** Reading passage **
Overall, there is evidence of substantial climate change events being experienced in Ca Mau Province. While there is important literature available that discusses negative impacts of climate change events on farming industry and shrimp production, presently there is little understanding of the shrimp farming vulnerability to climate change events. This paper seeks to understand shrimp farming vulnerability as perceived by shrimp farmers, with particular focus on shrimp income vulnerability to climate change events in the four farming systems. The research results could help local government and Ca Mau residents gain a better understanding of how climate change poses a risk to the farming livelihood of shrimp farmers and what adaptation measures might be put in place to reduce these risks and increase resilience to the adverse effects of climate change events.

Vulnerability to climate change is a combination of the potential impacts and adaptive capacity (IPCC, 2007). The basic concepts of vulnerability assessment used to develop frameworks for climate change vulnerability, impact and adaptation assessment are well-established (Adger, 1999; Adger et al., 2004; Fussel and Klein, 2006; Fussel, 2007; IPCC, 2007, 2004; Moss et al., 2001; O’Brien and Liechenko, 2000; O’Brien et al., 2004; Turner et al., 2003; Wolf, 2011). Although approaches may vary depending on the specific local context and factors under examination, every assessment needs to consider the key components (Metternicht et al., 2014). Macfadyen and Allison (2009) have clarified definitions of vulnerabilities for aquaculture assessment, and FAO (2013) derived a vulnerability analysis framework for fisheries and aquaculture systems. The World Bank and United Nations Environment Programme (UNEP) developed procedures for economic vulnerability assessment in Vietnam, followed by the comparative vulnerability risk assessment framework based on vulnerability assessment in combination with a risk-based approach for assessing the impacts of climate change and its hazards (ADB, 2013, 2011; Mackay and Russell, 2011). Because of large uncertainties regarding the rate of change, the scale and the distribution of impacts, the adopted risk assessment approach is based on a “risk matrix” to identify the impacts, adaptive capacity, risk and vulnerability associated with climate change (Brundell et al., 2011; Mackay and Russell, 2011).

** Explore the material **
a. In the passage on shrimp farming and climate change, how does the IPCC (2007) describe vulnerability to climate change?
b. Retype the passage on shrimp farming and climate change, starting at "Overall, there is" and ending at "of climate change events.".
c. Write what comes next in the passage on shrimp farming and climate change, picking up after its final sentence.
The data after this point comes from a different source than the passage on shrimp farming and climate change.

** Raw data **
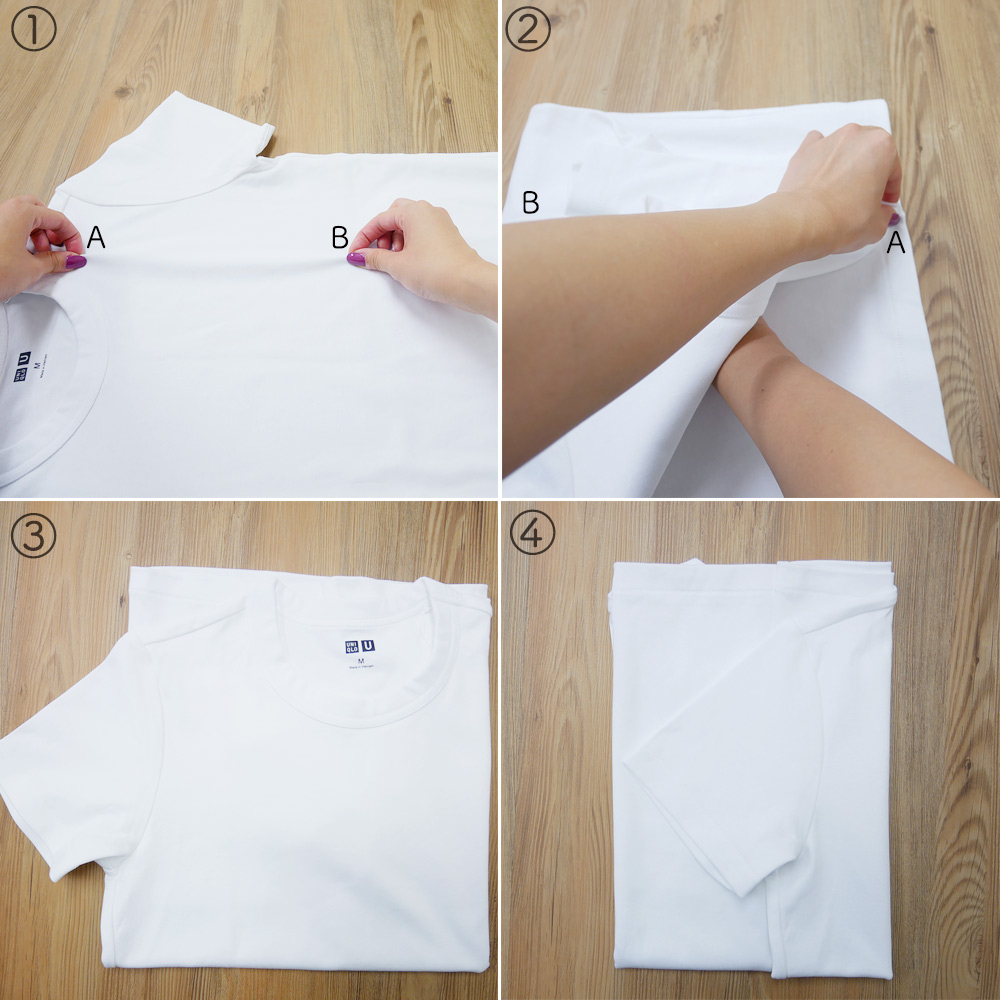 Tシャツのコンパクトな畳み方って 早い 簡単なたたみ方3パターン Lamire ラミレ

** Answers provided **
a. It describes it as a combination of the potential impacts and adaptive capacity.

b.
Overall, there is evidence of substantial climate change events being experienced in Ca Mau Province. While there is important literature available that discusses negative impacts of climate change events on farming industry and shrimp production, presently there is little understanding of the shrimp farming vulnerability to climate change events. This paper seeks to understand shrimp farming vulnerability as perceived by shrimp farmers, with particular focus on shrimp income vulnerability to climate change events in the four farming systems. The research results could help local government and Ca Mau residents gain a better understanding of how climate change poses a risk to the farming livelihood of shrimp farmers and what adaptation measures might be put in place to reduce these risks and increase resilience to the adverse effects of climate change events.

c.
The process of vulnerability[¹] assessment of shrimp farming income in this paper is based on the impact risk and the vulnerability matrix approach. The impact risk matrix uses the qualitative measures of likelihood and consequence of climate change impacts to access the risk levels based on the probability of a particular climate outcome (likelihood) multiplied by its consequences. Likelihood and consequence classifications were drawn from the work of Mackay and Russell (2011) using scores and ratings as presented in Tables I and II. Levels of risk[²] derived by combining likelihood and consequence in the impact risk matrix are presented in Figure 1 (Brundell et al., 2011; Mackay and Russell, 2011).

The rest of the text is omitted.